In Search of Lost Time, Volume IV_ Sodom and Gomorrah - Marcel Proust [146]
This assignation, in that case, must be not the first, but the sequel to adventures shared in past years. And indeed her glance did not say: “Will you?” As soon as the young woman had caught sight of Albertine, she had turned her head and beamed upon her glances charged with recollection, as though she were afraid and amazed that my beloved did not remember. Albertine, who could see her plainly, remained phlegmatically motionless, with the result that the other, with the same sort of discretion as a man who sees his old mistress with a new lover, ceased to look at her and paid no more attention to her than if she had not existed.

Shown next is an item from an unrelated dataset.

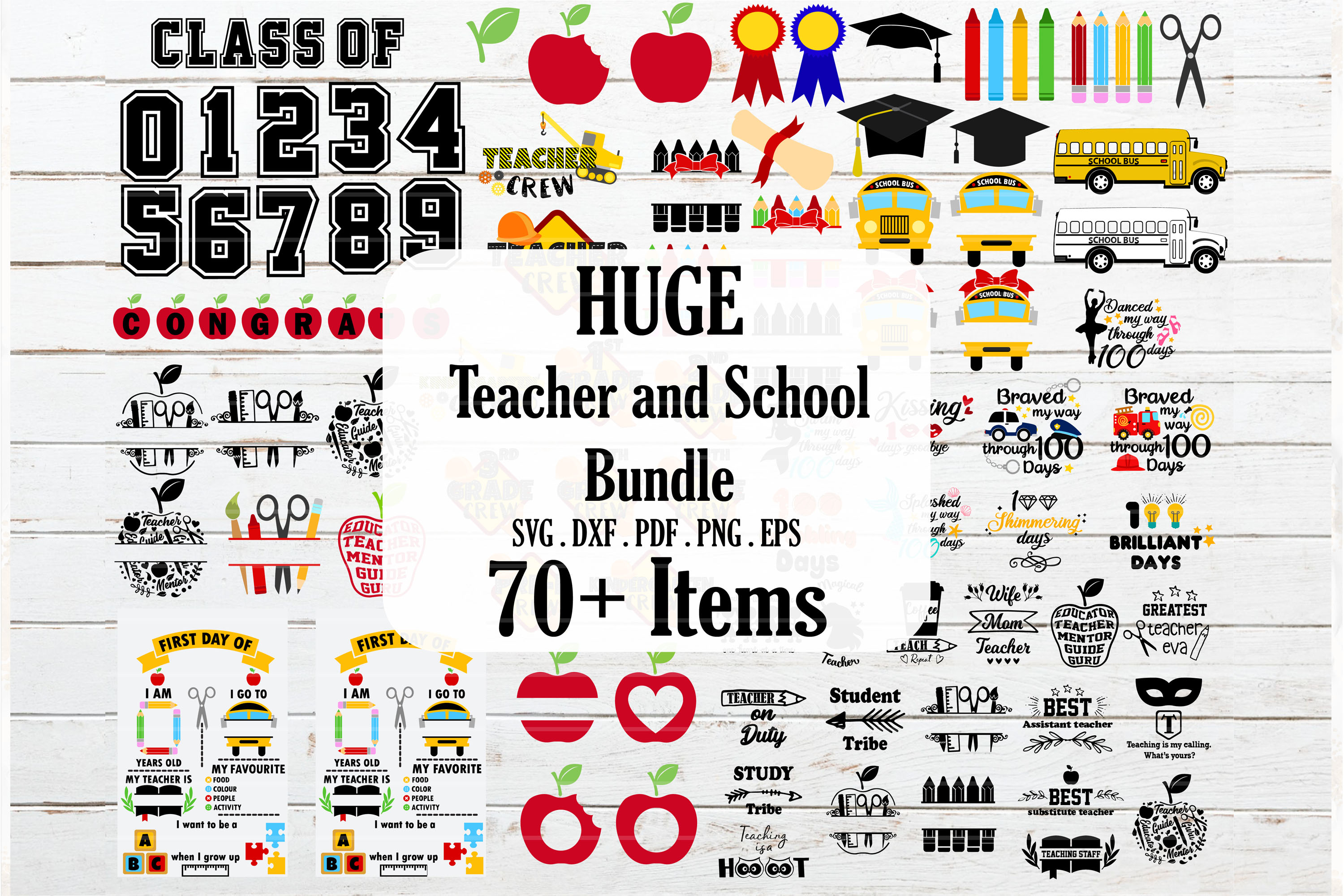 Download Free Teacher Back To School Bundle Graphic By Redearth And Gumtrees for Cricut Explore, Silhouette and other cutting machines.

But a day or two later, I received proof of this young woman’s tendencies, and also of the probability of her having known Albertine in the past. Often, in the hall of the Casino, when two girls were smitten with mutual desire, a sort of luminous phenomenon occurred, as it were a phosphorescent trail flashing from one to the other. It may be noted, incidentally, that it is by the aid of such materialisations, impalpable though they be, by these astral signs that set a whole section of the atmosphere ablaze, that Gomorrah, dispersed, tends in every town, in every village, to reunite its separated members, to rebuild the biblical city while everywhere the same efforts are being made, if only in view of an intermittent reconstruction, by the nostalgic, the hypocritical, sometimes the courageous exiles of Sodom.

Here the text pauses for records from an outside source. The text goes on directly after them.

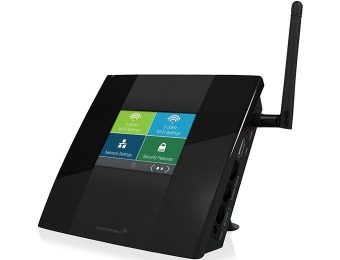 $125 off Amped Wireless TAP-R2 Touch Screen AC750 Wi-Fi Router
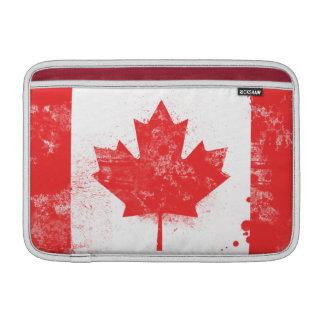 Splatter Painted Flag of Canada Sleeve For MacBook Air
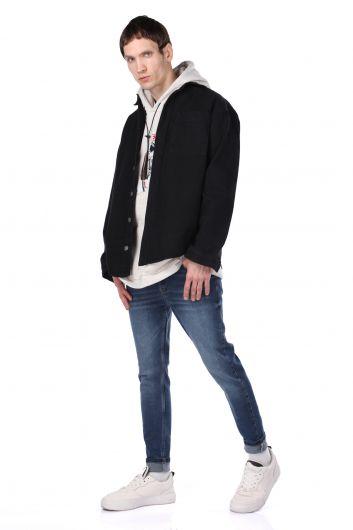Мужская джинсовая рубашка оверсайз с карманами - Thumbnail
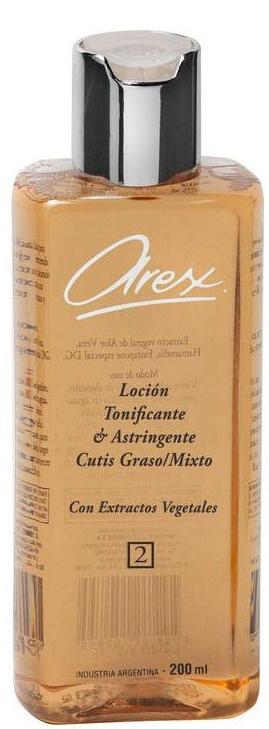 Arex Loción Tonificante Y Astringente
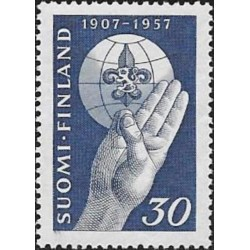 Finland 1957. Scout Movement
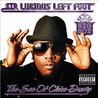 Sir Lucious Left Foot: The Son of Chico Dusty Image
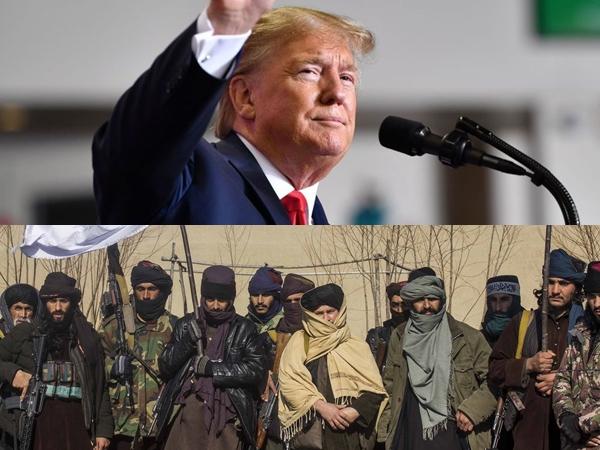 Kelompok Radikal Taliban Dukung Donald Trump Jadi Presiden Lagi Usai Dijanjikan Ini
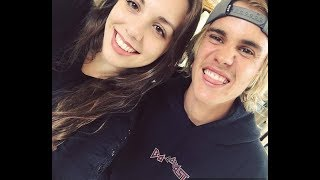Justin Bieber meeting & talking to fans in Bellevue, Washington while shopping - May 29, 2018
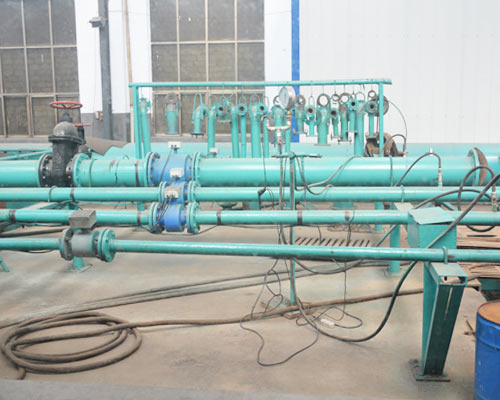 12 hp well pumps company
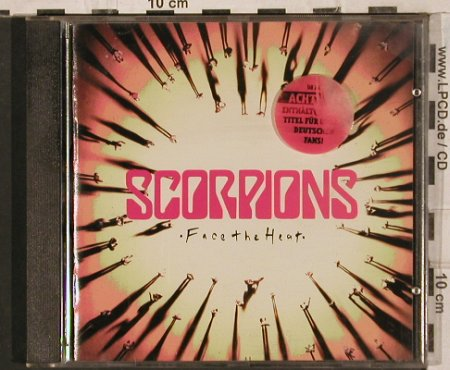 Scorpions: Face The Heat, 13 Tr., Mercury(518 280-2), F, 1993 - CD - 83640 - 5,00 Euro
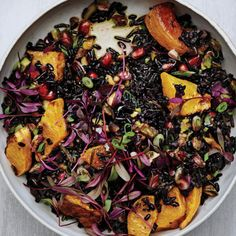 Black and Wild Rice Salad with Roasted Squash Recipe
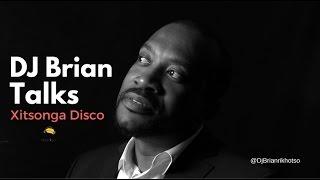 Gambar cover DJ BRIAN ON XITSONGA DISCO (TALKING GENERAL MUZKA)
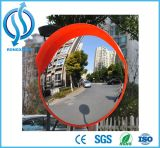 Unbreakable Orange Traffic Convex Mirror Indoor and Outdoor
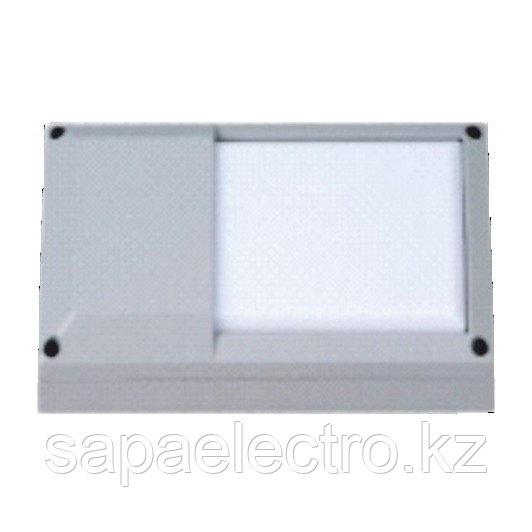 Svet-k FD014-3 20W Silver Grey 4000K IP65 (TEKL)18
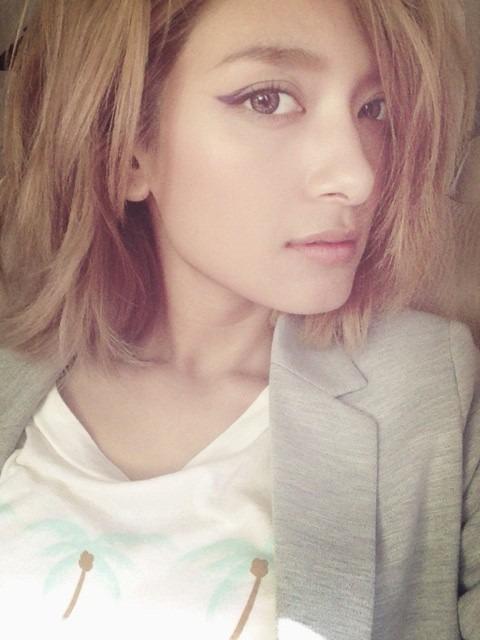 ローラ (モデル)の画像 p1_28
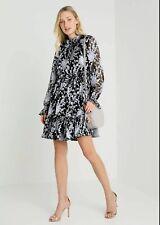 Ted Baker Florae Graceful Ruffle Skater Dress UK 14 Size 4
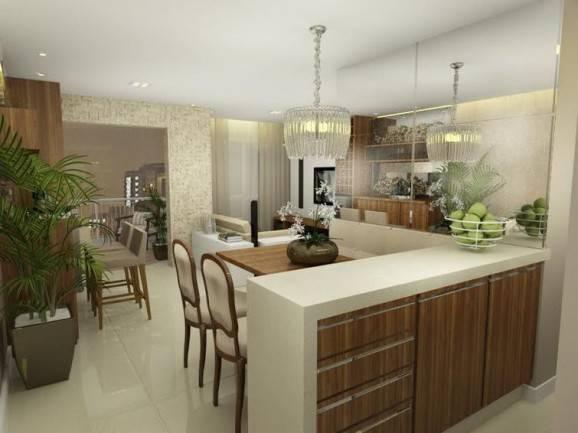 Apartamentos pequenos dicas de decora o for Acabados para apartamentos pequenos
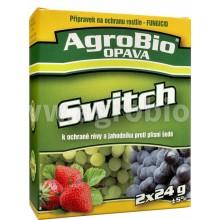 AgroBio SWITCH ochrana révy vinné a jahodníku proti plísni šedé, 2x24 g 003271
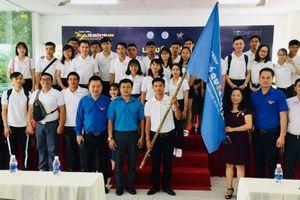 100 sinh viên tham gia xuất quân Hành trình 'Tôi yêu Tổ quốc tôi' 2018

Once I saw the unknown woman whom Albertine had appeared not to recognise, just at the moment when Bloch’s cousin was passing by. The young woman’s eyes flashed, but it was quite evident that she did not know the Jewish girl. She beheld her for the first time, felt a desire, scarcely any doubt, but by no means the same certainty as in the case of Albertine, Albertine upon whose friendship she must so far have counted that, in the face of her coldness, she had felt the surprise of a foreigner familiar with Paris but not a resident, who, having returned to spend a few weeks there, finds the site of the little theatre where he was in the habit of spending pleasant evenings occupied now by a bank.

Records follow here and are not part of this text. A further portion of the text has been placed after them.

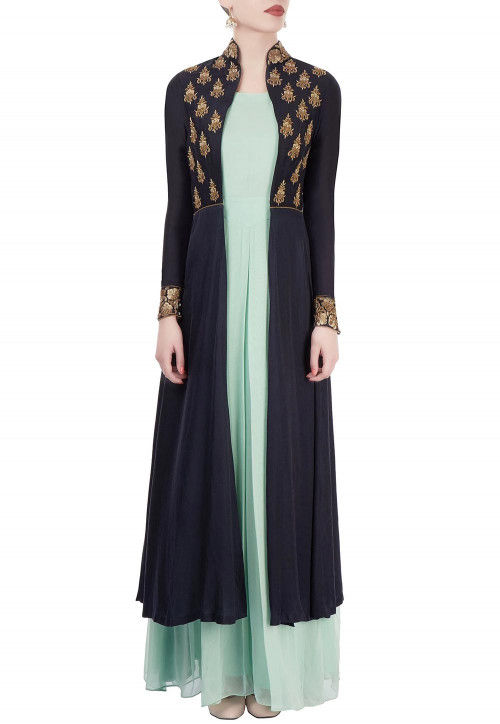 Hand Embroidered Georgette Gown in Green and Blue
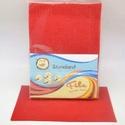 Dekorfilc (2 mm/puha) - piros, Textil,   Dekorfilc - puha - piros  Mérete: 30x20 cmVastagsága: 2 mm  A filc anyag, könnyen vágható, va..., Alkotók boltja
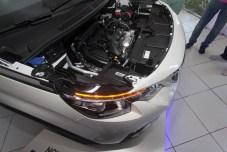 Lançamento do Peugeot 3008 na Belfort-46
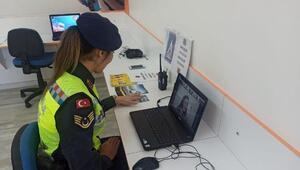 Mersin'de Jandarma 'EBA' üzerinden trafik eğitimi verdi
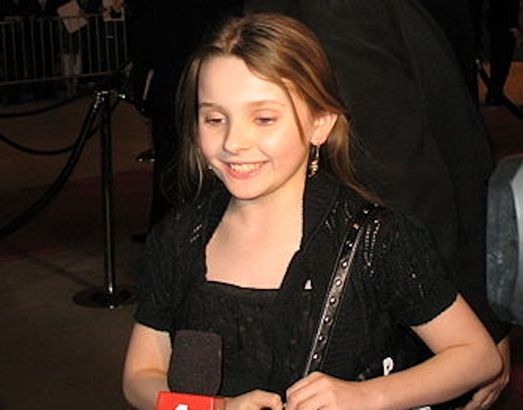 Abigail Breslin young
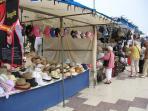 Shopping at stalls along Torrevieja Port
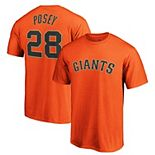 Men's Majestic Buster Posey Orange San Francisco Giants Official Player Name & Number T-Shirt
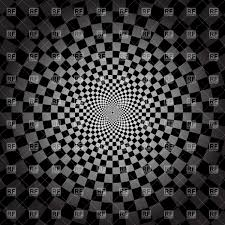 Chequered Pattern Extraordinary Round Chequered Pattern Racing Card Template Vector Image Vector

Bloch’s cousin went and sat down at a table where she turned the pages of a magazine. Presently the young woman came and sat down beside her with an abstracted air. But under the table one could presently see their feet wriggling, then their legs and hands intertwined. Words followed, a conversation began, and the young woman’s guileless husband, who had been looking everywhere for her, was astonished to find her making plans for that very evening with a girl whom he did not know. His wife introduced Bloch’s cousin to him as a childhood friend, under an inaudible name, for she had forgotten to ask her what her name was. But the husband’s presence made their intimacy advance a stage further, for they addressed each other as tu, having known each other at their convent, an incident at which they laughed heartily later on, as well as at the hoodwinked husband, with a gaiety which afforded them an excuse for further caresses.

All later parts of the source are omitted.